── RECORDS SUPPLIED ──

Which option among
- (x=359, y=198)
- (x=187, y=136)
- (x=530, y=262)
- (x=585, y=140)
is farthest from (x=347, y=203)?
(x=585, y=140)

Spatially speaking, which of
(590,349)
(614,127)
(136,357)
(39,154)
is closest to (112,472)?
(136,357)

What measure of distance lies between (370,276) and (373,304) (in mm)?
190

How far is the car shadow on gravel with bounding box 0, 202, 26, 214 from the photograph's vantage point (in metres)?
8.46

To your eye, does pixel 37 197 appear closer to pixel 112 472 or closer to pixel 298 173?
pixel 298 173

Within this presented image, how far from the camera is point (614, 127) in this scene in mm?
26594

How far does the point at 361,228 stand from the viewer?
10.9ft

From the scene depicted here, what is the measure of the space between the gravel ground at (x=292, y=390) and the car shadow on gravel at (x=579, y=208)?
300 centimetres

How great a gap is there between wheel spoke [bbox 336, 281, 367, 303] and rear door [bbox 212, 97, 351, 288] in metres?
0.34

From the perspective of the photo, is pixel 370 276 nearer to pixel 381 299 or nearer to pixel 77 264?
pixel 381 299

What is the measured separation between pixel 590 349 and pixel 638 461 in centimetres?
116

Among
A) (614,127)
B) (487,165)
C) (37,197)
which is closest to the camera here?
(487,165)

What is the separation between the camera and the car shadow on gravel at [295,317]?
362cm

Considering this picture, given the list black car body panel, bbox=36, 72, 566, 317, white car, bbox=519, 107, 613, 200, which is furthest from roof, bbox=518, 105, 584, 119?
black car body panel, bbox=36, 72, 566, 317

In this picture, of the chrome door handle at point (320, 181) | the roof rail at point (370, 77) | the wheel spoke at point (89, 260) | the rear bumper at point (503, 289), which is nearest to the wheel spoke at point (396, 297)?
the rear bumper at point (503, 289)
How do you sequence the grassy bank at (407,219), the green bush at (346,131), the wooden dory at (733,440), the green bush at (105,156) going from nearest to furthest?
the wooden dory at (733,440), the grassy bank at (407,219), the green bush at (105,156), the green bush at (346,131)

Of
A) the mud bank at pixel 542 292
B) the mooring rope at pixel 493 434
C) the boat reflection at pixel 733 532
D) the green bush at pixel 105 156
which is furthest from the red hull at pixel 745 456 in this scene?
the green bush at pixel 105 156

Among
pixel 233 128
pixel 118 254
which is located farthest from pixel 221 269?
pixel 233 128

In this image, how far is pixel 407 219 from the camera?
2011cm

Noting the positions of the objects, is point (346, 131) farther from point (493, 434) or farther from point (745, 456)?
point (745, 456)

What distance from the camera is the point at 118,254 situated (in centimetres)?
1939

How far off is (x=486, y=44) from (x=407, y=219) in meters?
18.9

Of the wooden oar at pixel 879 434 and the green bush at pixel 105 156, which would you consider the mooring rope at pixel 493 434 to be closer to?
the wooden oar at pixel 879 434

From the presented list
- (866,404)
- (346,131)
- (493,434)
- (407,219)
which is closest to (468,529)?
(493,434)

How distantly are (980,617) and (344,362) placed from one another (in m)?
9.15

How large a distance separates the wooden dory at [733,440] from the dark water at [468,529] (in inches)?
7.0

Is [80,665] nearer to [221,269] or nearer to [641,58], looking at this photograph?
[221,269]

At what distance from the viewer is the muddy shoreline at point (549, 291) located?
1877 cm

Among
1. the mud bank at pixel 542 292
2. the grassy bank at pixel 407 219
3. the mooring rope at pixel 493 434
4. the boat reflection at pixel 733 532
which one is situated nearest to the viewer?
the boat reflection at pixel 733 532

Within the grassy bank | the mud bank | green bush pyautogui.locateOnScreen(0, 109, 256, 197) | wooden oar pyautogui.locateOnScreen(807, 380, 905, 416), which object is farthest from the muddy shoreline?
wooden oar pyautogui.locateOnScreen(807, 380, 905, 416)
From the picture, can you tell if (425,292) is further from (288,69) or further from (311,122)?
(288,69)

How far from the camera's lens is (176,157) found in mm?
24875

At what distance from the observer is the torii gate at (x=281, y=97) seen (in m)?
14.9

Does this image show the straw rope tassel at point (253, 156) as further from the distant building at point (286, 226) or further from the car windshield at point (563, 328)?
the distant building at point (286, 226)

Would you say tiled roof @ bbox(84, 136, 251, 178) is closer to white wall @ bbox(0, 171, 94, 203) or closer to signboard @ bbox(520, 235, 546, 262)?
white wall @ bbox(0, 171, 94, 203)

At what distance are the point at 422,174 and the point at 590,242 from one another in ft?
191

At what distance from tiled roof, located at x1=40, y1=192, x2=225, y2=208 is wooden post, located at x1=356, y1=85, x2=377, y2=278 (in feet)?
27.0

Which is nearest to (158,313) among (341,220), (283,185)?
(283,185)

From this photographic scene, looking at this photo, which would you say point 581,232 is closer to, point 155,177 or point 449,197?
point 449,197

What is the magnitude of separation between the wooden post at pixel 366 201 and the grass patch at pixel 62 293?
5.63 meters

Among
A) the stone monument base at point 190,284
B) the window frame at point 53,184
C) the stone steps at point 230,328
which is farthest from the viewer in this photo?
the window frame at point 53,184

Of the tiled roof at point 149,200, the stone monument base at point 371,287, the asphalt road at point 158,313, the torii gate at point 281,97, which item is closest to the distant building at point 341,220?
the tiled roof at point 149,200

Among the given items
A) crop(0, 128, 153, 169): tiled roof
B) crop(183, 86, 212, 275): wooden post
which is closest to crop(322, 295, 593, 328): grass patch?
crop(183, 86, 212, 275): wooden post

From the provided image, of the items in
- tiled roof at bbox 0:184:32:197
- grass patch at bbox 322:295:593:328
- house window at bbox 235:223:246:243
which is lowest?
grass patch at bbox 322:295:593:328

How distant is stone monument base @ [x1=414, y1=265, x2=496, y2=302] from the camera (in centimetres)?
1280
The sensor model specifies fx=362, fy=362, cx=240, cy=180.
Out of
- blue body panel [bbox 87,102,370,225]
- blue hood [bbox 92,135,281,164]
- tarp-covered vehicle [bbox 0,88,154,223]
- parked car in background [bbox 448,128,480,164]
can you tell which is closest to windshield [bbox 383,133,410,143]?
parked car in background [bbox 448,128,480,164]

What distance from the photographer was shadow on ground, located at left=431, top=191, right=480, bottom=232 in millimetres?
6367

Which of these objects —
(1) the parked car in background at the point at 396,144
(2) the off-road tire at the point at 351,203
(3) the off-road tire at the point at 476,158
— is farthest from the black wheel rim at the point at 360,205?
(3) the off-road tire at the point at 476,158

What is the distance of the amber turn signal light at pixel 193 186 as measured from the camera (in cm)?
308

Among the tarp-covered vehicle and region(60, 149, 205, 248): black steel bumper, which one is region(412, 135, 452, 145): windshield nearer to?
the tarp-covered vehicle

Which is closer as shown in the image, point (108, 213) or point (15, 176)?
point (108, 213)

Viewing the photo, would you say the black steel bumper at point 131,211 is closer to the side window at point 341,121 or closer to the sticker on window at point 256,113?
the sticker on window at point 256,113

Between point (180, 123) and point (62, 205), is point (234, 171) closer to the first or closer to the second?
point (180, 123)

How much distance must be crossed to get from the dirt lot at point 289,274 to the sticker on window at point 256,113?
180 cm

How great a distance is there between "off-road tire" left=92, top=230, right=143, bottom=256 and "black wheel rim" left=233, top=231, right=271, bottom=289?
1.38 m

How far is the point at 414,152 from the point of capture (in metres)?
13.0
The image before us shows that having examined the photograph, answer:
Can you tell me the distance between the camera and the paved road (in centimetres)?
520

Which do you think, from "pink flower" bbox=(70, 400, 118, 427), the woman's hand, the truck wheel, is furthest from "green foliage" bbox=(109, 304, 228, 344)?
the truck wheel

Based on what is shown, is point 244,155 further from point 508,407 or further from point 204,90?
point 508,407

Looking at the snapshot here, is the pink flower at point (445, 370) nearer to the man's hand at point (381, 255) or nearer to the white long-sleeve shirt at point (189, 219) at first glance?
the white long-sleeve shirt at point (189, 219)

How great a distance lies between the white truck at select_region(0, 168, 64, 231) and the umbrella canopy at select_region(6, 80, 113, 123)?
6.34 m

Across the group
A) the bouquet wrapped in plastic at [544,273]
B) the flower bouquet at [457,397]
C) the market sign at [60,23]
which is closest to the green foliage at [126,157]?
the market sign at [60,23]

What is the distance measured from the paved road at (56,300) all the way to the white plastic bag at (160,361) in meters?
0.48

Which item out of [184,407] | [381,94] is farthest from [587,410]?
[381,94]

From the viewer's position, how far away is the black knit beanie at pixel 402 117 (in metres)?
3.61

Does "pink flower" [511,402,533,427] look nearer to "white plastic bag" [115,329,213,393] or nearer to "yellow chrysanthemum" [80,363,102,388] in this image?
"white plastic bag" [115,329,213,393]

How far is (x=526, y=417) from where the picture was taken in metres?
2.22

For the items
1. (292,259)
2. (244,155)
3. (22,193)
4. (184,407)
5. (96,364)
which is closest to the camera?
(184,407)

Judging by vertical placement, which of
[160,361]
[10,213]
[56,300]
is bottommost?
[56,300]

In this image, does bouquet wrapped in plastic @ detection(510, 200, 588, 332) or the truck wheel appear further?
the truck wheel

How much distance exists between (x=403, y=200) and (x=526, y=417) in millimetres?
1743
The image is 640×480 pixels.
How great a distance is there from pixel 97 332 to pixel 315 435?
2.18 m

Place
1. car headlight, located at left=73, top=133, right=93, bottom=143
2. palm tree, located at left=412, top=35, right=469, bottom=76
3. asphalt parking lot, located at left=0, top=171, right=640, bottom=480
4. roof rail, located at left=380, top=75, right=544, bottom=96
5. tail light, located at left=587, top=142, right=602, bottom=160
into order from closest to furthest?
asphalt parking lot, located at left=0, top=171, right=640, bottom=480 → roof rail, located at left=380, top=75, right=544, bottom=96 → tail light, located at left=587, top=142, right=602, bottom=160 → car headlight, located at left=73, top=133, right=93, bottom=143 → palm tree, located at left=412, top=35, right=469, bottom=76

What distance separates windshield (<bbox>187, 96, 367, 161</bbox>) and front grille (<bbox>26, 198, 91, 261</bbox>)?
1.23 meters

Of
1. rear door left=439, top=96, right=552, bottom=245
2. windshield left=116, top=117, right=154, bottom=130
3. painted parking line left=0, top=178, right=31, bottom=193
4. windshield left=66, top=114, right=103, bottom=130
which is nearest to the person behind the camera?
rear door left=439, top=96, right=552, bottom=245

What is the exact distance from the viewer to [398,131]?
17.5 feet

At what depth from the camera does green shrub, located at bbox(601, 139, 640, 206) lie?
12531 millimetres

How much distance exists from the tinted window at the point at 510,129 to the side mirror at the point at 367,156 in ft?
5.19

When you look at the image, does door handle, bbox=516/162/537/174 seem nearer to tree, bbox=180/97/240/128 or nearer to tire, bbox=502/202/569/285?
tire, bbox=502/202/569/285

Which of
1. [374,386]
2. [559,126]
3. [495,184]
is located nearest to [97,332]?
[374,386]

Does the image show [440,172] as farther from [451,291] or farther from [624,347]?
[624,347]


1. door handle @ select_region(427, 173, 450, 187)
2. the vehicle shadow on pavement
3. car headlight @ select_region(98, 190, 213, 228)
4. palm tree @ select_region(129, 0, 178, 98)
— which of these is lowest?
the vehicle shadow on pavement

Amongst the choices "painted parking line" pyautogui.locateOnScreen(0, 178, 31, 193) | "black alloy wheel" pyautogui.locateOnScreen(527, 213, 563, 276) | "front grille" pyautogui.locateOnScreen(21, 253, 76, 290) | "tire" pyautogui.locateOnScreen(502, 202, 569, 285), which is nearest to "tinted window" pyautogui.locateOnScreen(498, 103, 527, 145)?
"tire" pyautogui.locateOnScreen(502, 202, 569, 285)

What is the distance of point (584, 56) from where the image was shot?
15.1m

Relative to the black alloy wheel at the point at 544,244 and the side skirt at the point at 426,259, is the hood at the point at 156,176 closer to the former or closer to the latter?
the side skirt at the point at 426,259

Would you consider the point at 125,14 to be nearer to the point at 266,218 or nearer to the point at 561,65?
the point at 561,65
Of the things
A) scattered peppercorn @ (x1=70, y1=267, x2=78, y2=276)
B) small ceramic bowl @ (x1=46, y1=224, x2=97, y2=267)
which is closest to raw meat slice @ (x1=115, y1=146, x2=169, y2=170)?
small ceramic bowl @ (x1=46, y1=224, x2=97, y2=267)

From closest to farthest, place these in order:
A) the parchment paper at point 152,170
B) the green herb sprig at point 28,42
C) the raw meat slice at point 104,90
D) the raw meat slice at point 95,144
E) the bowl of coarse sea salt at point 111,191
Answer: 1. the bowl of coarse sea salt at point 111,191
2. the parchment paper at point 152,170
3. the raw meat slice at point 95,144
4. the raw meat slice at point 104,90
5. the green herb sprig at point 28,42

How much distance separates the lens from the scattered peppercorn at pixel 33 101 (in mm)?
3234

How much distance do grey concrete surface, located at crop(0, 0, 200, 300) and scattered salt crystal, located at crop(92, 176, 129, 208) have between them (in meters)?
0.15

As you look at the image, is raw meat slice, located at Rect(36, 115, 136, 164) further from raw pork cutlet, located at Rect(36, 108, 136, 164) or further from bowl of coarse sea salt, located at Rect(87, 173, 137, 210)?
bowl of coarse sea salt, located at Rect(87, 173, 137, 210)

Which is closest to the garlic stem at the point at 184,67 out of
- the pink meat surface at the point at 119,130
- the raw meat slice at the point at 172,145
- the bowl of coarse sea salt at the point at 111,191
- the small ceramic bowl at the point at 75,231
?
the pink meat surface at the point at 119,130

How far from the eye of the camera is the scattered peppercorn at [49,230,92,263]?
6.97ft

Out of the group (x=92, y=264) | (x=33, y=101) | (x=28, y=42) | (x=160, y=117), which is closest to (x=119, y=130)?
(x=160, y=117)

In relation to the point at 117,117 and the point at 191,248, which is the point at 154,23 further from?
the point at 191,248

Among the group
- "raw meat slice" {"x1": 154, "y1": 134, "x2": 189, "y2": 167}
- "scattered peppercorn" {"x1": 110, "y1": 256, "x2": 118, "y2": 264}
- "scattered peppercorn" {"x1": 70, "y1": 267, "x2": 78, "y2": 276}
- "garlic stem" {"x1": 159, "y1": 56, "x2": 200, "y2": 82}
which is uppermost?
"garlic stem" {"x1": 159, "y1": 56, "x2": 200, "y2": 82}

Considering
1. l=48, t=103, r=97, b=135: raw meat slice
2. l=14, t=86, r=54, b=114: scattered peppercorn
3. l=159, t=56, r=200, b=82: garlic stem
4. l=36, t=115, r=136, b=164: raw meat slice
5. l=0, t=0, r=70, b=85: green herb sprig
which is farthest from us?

───

◆ YOUR INSTRUCTIONS: Rewrite the rows above from the line containing "From this photographic" to the line containing "5.63 meters", changing "wooden post" to "fence post" and keeping everything else the same.

◆ WRITTEN SOLUTION:
From this photographic scene, looking at this photo, which would you say point 581,232 is closer to, point 155,177 or point 449,197?
point 449,197

What is the magnitude of separation between the fence post at pixel 366 201 and the grass patch at pixel 62 293?
5.63 meters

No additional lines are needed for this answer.